Seperti biasa. Setiap pagi buta sekali nenek Asmi dengan sekelumit daya upaya nya melanglang buana mencari balok kayu sebagai mata pencaharian nya.
Dua perempuan---nenek asmi dan cucunya, sehari-hari melakukan kegiatan itu tanpa berdentum keluh kesah sekalipun.
Bacaan Lain : Seperti Laptop ku
Nenek Asmi---Dari sini, terpotret wajah Nenek Asmi dengan sesekali menyeka air mata kesedihan agar cucunya tidak tahu dan sekilas terbatin dalam benaknya,
"Nduk, Nenek akan usahakan kita hidup berkecukupan ya, Nduk ".
Seperti pagi kali ini. Nenek Asmi bersama cucunya yang masih tertidur lelap terpaksa ia bangunkan dari mimpi dan angan angan indahnya.
Apalagi---Terpaksa sang nenek membangun kan cucunya untuk segera menyambut dan senyum sapa kepada kehidupan nyata dunia yang tak seindah mimpinya.
Ia membopong cucunya diatas pundak nya yang entah akan kuat berapa lama dan rapuh. Ia tak begitu mempermasalahkan nya.

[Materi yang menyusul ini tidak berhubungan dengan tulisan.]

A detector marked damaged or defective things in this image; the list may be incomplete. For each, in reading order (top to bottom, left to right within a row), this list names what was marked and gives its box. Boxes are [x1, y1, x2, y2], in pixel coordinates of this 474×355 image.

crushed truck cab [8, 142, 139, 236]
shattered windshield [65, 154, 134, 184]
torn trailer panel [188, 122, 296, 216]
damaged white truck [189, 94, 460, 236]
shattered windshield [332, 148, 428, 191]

Tak jarang jari jemari kaki nenek tersandung bebatuan dan tersayat ilalang yang menyambut dirinya tanpa sepengetahuan nya.
Cucunya yang nampak belia sesekali nampak mengerti keadaan sang nenek, hingga ia memutuskan melangkah kan kaki mungilnya untuk berjalan sendiri, sang nenek berkata,...
" Nduk, tunggu, jangan turun dulu. Nenek masih kuat membopong mu, nanti saja kalau langit sudah cerah, kamu boleh menapakkan kakimu. "
Dengan muka polos nya, cucunya pun menuruti wejangan dari wanita lansia itu.